In normal mode, items is a flat array. Use --section <uuid> to start from a section or --parent <uuid> to start from any Organizer parent. With --organizer_order, items follows the Organizer order and organizer folders include nested children. Combine --recursive with --organizer_order to include descendants in Organizer order. This Organizer-order mode only returns items that appear in the Organizer UI for that parent.

The hierarchy fields parent_id, parent_title, depth, index, and container_kind are included only when --organizer_order is specified.

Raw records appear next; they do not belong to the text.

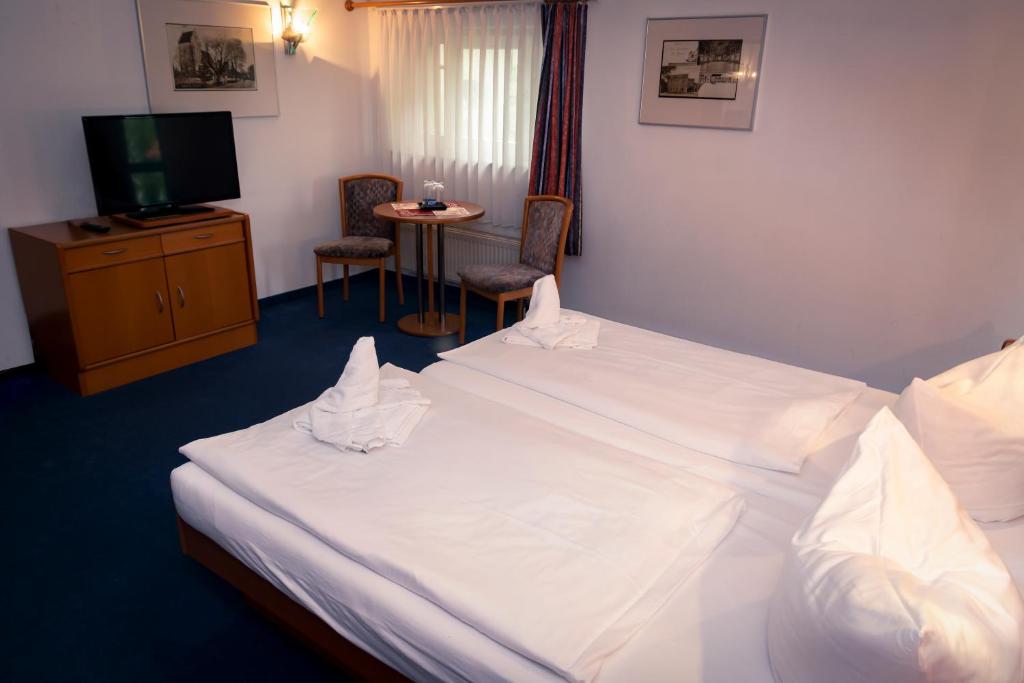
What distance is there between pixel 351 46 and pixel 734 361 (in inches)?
168

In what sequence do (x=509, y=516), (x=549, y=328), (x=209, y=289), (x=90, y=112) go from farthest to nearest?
(x=209, y=289)
(x=90, y=112)
(x=549, y=328)
(x=509, y=516)

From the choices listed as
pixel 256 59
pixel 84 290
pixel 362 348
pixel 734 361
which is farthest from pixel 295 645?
pixel 256 59

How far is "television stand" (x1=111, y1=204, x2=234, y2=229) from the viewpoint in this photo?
412cm

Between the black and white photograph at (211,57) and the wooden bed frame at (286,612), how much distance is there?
11.1 ft

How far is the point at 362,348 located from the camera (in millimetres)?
2598

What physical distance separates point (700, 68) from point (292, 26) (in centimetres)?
298

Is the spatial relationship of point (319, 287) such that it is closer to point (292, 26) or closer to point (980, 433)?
point (292, 26)

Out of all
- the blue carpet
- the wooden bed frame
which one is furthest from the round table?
the wooden bed frame

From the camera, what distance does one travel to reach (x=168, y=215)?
14.1 feet

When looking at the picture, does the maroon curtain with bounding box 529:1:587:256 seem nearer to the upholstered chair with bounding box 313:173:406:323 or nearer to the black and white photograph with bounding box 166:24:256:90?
the upholstered chair with bounding box 313:173:406:323

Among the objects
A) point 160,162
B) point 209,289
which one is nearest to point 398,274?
point 209,289

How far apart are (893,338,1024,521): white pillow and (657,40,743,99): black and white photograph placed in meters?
2.48

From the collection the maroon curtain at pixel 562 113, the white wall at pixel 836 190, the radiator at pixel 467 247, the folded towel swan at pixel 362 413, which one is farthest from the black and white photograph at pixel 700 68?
the folded towel swan at pixel 362 413

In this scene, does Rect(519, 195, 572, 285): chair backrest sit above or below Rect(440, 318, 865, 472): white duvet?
above
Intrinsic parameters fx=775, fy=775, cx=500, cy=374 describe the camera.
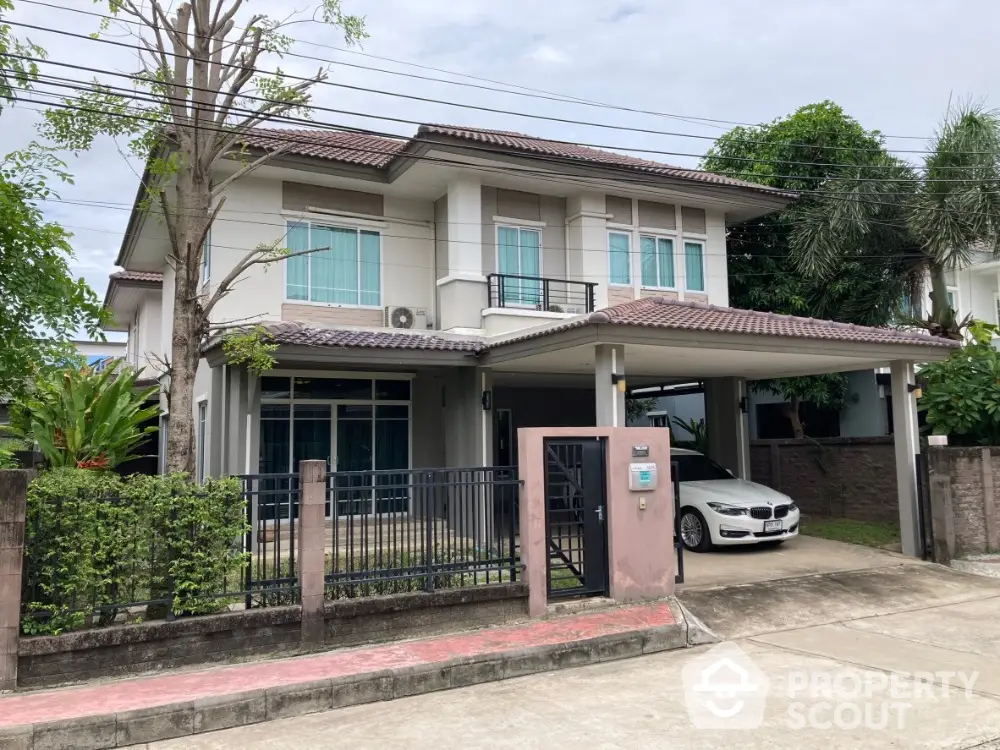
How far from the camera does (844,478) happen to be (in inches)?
570

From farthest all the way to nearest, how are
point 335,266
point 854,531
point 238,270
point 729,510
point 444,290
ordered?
point 335,266 < point 444,290 < point 854,531 < point 729,510 < point 238,270

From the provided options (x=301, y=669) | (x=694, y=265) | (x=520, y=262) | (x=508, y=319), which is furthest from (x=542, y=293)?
(x=301, y=669)

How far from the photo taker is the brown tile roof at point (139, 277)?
64.3ft

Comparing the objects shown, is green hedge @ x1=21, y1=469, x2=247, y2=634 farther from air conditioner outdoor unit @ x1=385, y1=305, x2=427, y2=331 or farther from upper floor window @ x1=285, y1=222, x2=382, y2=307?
air conditioner outdoor unit @ x1=385, y1=305, x2=427, y2=331

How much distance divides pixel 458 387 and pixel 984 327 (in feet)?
33.5

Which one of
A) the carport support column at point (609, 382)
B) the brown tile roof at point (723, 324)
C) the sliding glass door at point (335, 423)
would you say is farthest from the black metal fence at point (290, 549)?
the sliding glass door at point (335, 423)

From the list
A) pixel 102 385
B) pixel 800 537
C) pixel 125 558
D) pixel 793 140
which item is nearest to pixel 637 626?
pixel 125 558

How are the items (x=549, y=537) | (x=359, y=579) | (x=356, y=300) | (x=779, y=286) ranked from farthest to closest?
(x=779, y=286) < (x=356, y=300) < (x=549, y=537) < (x=359, y=579)

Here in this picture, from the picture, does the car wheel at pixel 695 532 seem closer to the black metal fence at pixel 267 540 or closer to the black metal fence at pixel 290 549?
the black metal fence at pixel 290 549

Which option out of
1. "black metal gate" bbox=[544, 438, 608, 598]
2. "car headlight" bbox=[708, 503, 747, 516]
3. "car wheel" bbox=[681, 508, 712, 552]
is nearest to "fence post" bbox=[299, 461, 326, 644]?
"black metal gate" bbox=[544, 438, 608, 598]

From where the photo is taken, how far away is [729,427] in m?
15.6

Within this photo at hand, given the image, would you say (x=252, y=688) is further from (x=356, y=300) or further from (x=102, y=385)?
(x=356, y=300)

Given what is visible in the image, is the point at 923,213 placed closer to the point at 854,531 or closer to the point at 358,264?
the point at 854,531

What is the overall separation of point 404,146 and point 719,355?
246 inches
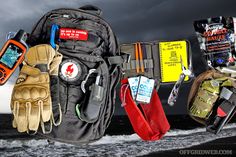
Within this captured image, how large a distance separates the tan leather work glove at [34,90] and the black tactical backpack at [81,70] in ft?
0.40

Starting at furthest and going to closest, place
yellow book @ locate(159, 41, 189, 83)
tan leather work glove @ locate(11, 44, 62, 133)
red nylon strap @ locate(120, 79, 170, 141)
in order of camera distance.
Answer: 1. yellow book @ locate(159, 41, 189, 83)
2. red nylon strap @ locate(120, 79, 170, 141)
3. tan leather work glove @ locate(11, 44, 62, 133)

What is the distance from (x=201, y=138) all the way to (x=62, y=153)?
636cm

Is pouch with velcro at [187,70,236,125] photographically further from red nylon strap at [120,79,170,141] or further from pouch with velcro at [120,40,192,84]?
red nylon strap at [120,79,170,141]

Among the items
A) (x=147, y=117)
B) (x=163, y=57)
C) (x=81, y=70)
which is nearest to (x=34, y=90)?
(x=81, y=70)

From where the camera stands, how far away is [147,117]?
2.80m

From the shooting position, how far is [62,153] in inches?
527

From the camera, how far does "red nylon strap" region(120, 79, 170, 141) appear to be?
2729 millimetres

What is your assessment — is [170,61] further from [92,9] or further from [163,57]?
[92,9]

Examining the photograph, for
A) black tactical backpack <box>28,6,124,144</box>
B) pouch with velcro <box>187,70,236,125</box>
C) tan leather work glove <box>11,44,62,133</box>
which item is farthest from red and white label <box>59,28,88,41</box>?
pouch with velcro <box>187,70,236,125</box>

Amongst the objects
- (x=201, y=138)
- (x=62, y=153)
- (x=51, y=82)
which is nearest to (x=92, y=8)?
(x=51, y=82)

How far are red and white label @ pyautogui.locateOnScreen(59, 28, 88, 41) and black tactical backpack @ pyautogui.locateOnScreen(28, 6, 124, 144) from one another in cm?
1

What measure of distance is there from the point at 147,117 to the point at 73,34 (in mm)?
824

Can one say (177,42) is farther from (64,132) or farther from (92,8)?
(64,132)

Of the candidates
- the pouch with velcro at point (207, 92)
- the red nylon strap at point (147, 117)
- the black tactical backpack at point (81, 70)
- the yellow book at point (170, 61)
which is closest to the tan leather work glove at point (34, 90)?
the black tactical backpack at point (81, 70)
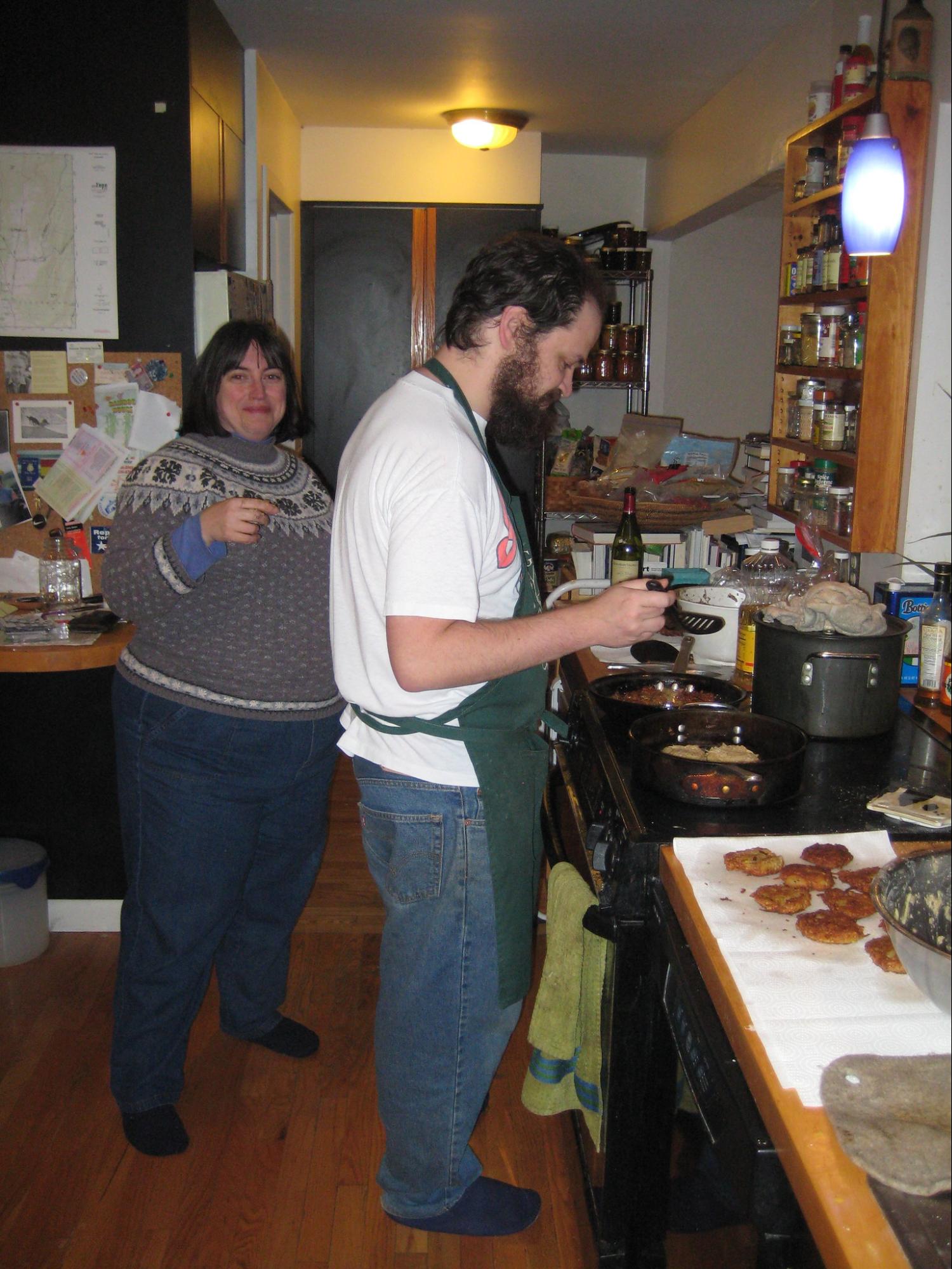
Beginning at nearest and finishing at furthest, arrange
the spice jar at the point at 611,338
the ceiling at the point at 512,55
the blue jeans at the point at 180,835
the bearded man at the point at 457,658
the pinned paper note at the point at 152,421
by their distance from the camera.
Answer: the bearded man at the point at 457,658, the blue jeans at the point at 180,835, the pinned paper note at the point at 152,421, the ceiling at the point at 512,55, the spice jar at the point at 611,338

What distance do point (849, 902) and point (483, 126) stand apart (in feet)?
12.2

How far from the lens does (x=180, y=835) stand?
1.90 metres

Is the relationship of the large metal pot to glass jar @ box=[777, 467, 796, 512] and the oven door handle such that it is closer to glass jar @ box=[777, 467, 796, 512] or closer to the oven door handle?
the oven door handle

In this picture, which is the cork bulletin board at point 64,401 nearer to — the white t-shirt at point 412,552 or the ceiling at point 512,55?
the ceiling at point 512,55

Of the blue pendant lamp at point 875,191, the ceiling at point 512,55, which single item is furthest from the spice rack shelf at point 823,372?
the ceiling at point 512,55

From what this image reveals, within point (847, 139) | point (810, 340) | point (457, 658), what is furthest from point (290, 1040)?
point (847, 139)

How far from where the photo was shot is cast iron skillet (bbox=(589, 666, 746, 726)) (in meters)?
1.79

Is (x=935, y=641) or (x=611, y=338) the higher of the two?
(x=611, y=338)

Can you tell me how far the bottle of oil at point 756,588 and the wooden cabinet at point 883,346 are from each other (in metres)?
0.16

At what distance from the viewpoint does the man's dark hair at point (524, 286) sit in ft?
4.76

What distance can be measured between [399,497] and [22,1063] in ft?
5.49

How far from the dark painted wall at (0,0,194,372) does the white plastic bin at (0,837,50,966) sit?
1.30 m

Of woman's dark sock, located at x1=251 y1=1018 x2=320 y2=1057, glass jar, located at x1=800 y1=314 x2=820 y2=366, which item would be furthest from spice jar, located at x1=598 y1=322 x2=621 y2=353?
woman's dark sock, located at x1=251 y1=1018 x2=320 y2=1057

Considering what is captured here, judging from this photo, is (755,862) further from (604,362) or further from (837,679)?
(604,362)
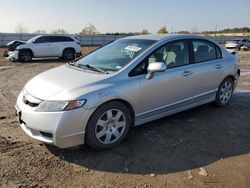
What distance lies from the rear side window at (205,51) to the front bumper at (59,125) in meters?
2.64

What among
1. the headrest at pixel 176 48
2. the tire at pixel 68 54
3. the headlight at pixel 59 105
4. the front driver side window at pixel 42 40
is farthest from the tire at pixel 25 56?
the headlight at pixel 59 105

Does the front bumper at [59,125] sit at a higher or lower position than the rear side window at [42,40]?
lower

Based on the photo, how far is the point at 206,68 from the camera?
19.1ft

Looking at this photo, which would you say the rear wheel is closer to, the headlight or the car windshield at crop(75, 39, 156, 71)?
the car windshield at crop(75, 39, 156, 71)

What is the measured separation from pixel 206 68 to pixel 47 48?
15220 mm

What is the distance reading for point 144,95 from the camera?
A: 15.5 feet

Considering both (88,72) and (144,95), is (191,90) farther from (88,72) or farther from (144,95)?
(88,72)

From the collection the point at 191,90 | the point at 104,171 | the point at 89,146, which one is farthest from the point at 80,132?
the point at 191,90

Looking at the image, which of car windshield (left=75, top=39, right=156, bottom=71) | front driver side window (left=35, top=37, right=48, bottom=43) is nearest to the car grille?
car windshield (left=75, top=39, right=156, bottom=71)

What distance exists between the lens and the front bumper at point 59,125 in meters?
3.91

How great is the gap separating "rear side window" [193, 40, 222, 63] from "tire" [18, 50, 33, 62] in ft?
48.1

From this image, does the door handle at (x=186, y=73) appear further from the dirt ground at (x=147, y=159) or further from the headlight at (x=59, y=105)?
the headlight at (x=59, y=105)

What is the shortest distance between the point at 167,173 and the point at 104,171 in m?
0.77

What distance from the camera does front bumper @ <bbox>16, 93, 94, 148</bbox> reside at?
391 cm
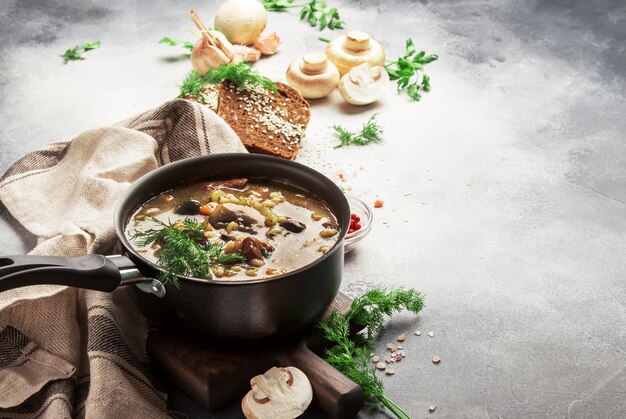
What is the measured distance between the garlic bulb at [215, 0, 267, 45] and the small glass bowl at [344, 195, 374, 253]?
6.00ft

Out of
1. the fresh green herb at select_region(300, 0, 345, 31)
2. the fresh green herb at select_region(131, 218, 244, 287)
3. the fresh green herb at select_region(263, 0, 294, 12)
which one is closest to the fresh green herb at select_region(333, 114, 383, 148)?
the fresh green herb at select_region(300, 0, 345, 31)

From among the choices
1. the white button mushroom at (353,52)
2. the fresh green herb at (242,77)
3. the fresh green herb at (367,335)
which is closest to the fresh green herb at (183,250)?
the fresh green herb at (367,335)

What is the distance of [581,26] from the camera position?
16.9 feet

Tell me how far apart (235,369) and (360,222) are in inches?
38.4

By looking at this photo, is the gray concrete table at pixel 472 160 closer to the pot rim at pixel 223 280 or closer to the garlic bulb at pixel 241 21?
the garlic bulb at pixel 241 21

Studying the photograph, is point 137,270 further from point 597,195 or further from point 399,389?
point 597,195

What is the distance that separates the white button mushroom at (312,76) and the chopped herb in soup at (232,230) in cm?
149

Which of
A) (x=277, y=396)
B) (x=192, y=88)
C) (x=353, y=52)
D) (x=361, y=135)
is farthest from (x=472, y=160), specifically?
(x=277, y=396)

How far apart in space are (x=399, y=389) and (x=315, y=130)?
1.74 m

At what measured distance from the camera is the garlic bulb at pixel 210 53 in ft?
13.9

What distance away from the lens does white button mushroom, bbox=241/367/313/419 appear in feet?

Each asset object may include:

Field Type Description
id string Asset UUID
type string Asset object type
kind string Stable Curio asset kind for scripting, such as organizerfolder, organizersection, or image
asset_file_kind string Human-readable asset display/file kind, if applicable
title string Asset title
tags [string] Asset tags
note string Asset note text, if present
asset_file string Underlying file path, if the asset has one
section_path string Section hierarchy containing the asset
organizer_path string Organizer path under the containing section, if applicable
parent_id string UUID of the containing Organizer parent; only present with --organizer_order
parent_title string Title of the containing Organizer parent; only present with --organizer_order
depth number Hierarchy depth relative to the requested section or parent; only present with --organizer_order
index number Zero-based position within the containing Organizer parent; only present with --organizer_order
container_kind string Kind of Organizer parent containing the asset, such as section, folder, or ideaspace; only present with --organizer_order
added_date string Added date in YYYY-MM-DD or YYYY-MM-DDTHH:MM format
modified_date string Modified date in YYYY-MM-DD or YYYY-MM-DDTHH:MM format

JSON Output and Exit Codes

All commands print JSON responses. On success the response contains response_ok: true; on failure it contains response_ok: false plus an error dictionary.

A typical success response looks like this:

{
  "api_version": 1,
  "app_version": "25.1",
  "response_ok": true,
  "result": {
    "items": [
      {
        "id": "fig-abc",
        "title": "Write docs",
        "priority": 4
      }
    ]
  }
}

Exit codes are:

  • 0 for success
  • 1 for an API or runtime error
  • 2 for invalid command line usage

Common Errors

Error Meaning
NoSelection Nothing is selected
MultipleSelection More than one figure is selected when a single figure is required
SelectionNotTextCapable The selected figure does not support text for the requested operation
FigureNotFound The requested UUID or identifier could not be found
ReadOnlyField You tried to write a read-only field
ReadOnlyTransport You tried to write through a read-only transport
NotActivated Curio needs to be launched to refresh CLI activation
InvalidRequest The command or supplied values were not valid, or an identifier matched multiple targets
InternalError An unexpected internal failure occurred

Tip

If you are scripting against the CLI, check the response_ok field in the JSON response and the process exit code.

Troubleshooting

If a command says it cannot connect, Curio is not running and the command requires the live app. Launch Curio and try again.

If --project mode returns NotActivated, launch Curio once so it can refresh the CLI activation token.

If a selection-based command fails, confirm that the correct project window is frontmost and that the expected figures or Organizer items are selected.